For example, with respect to our company-sponsored trial of CRLX101 in combination with Avastin (bevacizumab) in patients with 3rd and 4th line relapsed renal cell carcinoma, or the RCC Trial, which we initiated in August 2014, site accrual was slower than expected, so we are adding additional sites with the goal of completing enrollment according to plan; however, we may not be able to achieve this goal.

Our inability to enroll a sufficient number of patients for our clinical trials could result in significant delays or may require us to abandon one or more clinical trials altogether. Enrollment delays in our clinical trials may result in increased development costs for our product candidates, delay or halt the development of and approval processes for our product candidates and jeopardize our ability to achieve our clinical development timeline and goals, including the dates by which we will commence, complete and receive results from clinical trials. Enrollment delays may also delay or jeopardize our ability to commence sales and generate revenues from our product candidates.
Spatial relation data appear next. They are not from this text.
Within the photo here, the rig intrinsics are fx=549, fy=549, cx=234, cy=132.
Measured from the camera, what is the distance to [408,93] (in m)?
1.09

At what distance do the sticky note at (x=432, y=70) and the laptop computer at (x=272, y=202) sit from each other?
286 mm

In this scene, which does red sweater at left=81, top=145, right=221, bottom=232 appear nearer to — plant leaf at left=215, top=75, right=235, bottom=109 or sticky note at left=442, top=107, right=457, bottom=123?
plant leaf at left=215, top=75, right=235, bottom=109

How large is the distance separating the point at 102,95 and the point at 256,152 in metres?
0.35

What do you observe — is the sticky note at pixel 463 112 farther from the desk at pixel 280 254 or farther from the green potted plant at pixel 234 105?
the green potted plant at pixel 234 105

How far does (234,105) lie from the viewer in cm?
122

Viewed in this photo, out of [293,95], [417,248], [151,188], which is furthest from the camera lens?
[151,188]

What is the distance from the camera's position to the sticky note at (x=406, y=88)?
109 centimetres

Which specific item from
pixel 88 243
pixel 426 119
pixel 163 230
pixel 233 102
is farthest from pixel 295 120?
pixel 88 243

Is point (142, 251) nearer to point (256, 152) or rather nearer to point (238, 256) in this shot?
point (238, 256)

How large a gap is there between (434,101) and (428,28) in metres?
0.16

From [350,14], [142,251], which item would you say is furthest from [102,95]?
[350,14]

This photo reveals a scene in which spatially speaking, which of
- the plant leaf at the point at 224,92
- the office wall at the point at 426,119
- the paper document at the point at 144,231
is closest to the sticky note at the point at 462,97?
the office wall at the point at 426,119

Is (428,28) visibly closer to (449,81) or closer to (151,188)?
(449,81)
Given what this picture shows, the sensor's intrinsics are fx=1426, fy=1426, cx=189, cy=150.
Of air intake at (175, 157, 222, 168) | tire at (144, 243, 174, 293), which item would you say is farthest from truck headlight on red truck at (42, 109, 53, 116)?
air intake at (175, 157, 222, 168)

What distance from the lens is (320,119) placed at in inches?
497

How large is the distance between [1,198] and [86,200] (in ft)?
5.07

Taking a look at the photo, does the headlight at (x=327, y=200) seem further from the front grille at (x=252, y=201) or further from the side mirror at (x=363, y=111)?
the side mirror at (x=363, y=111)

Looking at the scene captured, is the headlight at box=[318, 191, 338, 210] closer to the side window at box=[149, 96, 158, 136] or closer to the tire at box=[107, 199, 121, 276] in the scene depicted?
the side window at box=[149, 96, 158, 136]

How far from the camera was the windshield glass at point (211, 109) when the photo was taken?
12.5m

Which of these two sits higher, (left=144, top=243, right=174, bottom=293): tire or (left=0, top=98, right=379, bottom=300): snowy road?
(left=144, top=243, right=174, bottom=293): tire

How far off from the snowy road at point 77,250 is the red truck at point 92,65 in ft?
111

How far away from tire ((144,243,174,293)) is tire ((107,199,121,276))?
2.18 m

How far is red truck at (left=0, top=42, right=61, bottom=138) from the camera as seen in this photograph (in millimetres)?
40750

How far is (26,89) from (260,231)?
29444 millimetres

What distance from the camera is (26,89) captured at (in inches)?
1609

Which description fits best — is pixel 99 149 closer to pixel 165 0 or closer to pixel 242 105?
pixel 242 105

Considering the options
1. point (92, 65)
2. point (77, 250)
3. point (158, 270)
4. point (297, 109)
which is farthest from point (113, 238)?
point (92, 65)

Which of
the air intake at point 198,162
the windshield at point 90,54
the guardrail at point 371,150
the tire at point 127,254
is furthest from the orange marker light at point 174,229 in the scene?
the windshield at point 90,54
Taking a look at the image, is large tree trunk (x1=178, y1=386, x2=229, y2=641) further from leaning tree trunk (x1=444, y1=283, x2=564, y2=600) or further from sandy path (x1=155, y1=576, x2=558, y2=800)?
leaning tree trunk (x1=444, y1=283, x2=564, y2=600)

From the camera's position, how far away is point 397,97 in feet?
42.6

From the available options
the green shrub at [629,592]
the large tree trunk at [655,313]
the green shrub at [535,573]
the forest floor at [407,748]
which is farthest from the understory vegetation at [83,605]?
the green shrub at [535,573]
Any of the foregoing could cause the value of our company to decline and limit our ability to obtain additional financing, if needed.

We are currently pursuing the clinical development of CRLX101 in combinations with Avastin in relapsed renal cell carcinoma and relapsed ovarian cancer and with capecitabine and radiotherapy in neoadjuvant rectal cancer and may focus on additional combinations in the future. If the FDA revokes its approval of, or if safety, efficacy, manufacturing or supply issues arise with, Avastin, capecitabine, or any other therapeutic that we use in combination with CRLX101 in the future, we may be unable to market CRLX101 or may experience significant regulatory delays or supply shortages, and our business could be materially harmed.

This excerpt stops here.